"No me importa si el viento va al oeste
O para atrás, donde sea voy a ir
Voy a cortar las guirnaldas de esta peste
A remontar que no quede ni una sola más
Si queda sola se siente sola
Si acompañada está busca la libertad"
Primero esperó un ómnibus y al día siguiente un colectivo. En alguno de ellos, no recuerda bien cuál, había una señora con un bolso marrón a su lado. Lo miró como increpándolo, oliéndole de lejos con extrañeza. Ahora creía acordarse que había sido un ómnibus, porque allí se le sentía ese olor a extranjero.
Subió con las instrucciones precisas. Ella le dio un beso fugaz y dijo rápidamente, porque ya casi se olvidaba de darle las señas: cientoveintiúno, te bajás en la plaza independencia, lo demás ya lo sabés. Y antes de subirse a su ómnibus y dejarlo solo, sonrió de una manera en que no iba a verla sonreír nunca más. Esperó breves instantes y allí la mujer con el bolso que lo llenaba de curiosidad. Él tampoco sonreiría casi, ya no más en su presencia, a menos que ella frunciera un par de veces el ceño y se lo pidiera específicamente. Entonces ensayaba algo cargado de melancolía y cosas que no iba a decirle.

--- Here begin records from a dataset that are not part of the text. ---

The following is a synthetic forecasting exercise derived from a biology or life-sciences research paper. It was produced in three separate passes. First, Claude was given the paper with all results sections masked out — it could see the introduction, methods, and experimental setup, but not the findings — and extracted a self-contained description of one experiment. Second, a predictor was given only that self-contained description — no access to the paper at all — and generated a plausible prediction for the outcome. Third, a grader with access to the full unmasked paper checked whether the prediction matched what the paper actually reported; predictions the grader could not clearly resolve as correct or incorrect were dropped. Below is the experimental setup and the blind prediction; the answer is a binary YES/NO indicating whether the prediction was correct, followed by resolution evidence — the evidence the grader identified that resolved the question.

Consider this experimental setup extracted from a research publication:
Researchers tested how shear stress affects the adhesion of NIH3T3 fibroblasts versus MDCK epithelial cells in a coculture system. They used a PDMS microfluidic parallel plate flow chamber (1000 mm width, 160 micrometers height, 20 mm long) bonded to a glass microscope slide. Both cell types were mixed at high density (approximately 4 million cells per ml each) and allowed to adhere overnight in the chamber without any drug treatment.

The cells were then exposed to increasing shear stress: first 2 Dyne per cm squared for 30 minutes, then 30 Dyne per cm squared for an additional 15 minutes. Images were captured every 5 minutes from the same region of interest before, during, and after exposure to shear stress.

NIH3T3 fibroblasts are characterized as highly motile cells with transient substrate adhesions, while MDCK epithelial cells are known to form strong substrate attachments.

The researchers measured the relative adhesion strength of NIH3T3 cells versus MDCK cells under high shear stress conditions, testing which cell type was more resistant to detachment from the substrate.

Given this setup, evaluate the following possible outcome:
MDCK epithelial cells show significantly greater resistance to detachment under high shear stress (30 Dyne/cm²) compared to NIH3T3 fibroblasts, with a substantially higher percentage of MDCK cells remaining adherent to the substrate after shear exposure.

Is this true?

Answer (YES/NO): YES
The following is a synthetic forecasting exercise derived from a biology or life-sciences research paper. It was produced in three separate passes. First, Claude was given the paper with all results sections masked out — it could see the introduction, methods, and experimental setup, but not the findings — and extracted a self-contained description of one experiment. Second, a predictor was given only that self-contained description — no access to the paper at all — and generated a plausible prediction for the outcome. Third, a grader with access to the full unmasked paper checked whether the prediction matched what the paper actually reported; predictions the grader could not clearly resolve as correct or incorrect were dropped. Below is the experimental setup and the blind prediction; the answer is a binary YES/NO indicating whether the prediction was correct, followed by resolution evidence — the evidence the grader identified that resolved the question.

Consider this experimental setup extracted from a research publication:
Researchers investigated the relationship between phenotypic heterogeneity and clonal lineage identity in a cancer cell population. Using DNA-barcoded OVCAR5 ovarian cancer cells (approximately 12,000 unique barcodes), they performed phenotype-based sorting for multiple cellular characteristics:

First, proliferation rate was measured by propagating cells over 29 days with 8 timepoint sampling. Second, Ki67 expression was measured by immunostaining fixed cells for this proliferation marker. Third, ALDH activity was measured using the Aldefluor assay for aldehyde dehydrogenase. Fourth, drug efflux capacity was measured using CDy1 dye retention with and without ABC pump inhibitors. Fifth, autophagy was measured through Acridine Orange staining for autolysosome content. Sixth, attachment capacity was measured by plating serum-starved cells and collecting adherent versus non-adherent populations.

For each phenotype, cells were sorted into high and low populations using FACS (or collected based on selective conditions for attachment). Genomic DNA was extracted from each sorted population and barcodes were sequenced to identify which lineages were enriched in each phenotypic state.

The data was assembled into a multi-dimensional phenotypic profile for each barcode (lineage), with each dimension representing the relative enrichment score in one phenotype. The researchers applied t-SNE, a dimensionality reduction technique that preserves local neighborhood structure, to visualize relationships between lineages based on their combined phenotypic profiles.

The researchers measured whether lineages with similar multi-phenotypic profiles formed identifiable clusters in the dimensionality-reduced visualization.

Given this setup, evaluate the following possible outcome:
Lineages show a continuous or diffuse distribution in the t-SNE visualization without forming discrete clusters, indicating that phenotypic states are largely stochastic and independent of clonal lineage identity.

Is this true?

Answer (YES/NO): NO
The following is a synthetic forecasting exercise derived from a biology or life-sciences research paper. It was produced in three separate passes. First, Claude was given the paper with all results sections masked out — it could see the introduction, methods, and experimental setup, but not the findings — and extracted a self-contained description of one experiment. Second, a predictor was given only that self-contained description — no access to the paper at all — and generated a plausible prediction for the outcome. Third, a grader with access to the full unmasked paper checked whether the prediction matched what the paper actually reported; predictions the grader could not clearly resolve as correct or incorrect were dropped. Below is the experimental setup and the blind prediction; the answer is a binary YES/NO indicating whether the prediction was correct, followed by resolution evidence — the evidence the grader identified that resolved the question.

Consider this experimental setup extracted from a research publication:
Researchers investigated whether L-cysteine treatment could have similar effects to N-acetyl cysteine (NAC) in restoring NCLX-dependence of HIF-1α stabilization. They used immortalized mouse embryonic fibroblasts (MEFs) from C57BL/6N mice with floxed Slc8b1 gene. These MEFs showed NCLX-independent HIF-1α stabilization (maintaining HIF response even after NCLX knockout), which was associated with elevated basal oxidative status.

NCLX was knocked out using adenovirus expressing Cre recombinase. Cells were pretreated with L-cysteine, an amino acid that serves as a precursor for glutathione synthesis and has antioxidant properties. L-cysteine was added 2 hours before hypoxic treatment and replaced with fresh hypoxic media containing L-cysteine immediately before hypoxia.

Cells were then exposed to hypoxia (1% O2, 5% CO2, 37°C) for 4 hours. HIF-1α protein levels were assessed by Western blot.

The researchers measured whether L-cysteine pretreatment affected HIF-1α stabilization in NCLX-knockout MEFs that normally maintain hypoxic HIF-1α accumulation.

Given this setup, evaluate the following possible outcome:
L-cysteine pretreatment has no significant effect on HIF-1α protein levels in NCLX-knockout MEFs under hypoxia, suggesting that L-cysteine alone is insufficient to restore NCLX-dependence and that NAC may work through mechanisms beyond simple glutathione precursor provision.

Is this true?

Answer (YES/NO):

Ahora, mientras la acariciaba y furtivamente metía su mano entre la tela de esa pollera violeta, pensaba en el ómnibus, en la señora de bolso enorme, lentes gruesos y cara extenuantemente seria; llevaba cierta circunspección en el semblante y lo miraba como acusándolo de algo, quizás de esa felicidad desbordante que se le salía del pecho y le creaba un aura alrededor de la piel llena de sudor y arena.
Palpó el calor de eso otro que le hablaba entre tela violeta y quejidos de cansancio, eso que le esperaba para reclamarle mucho más que sonrisas, y recordó la acusación de la mujer. Retiró la mano. Y los intentos más tarde. Y el rechazo y el silencio y un adiós apurado entre las flemas de una escalera mecánica. Sin saberlo había ensayado, desde el primer momento en que cruzó la plaza, todo el después.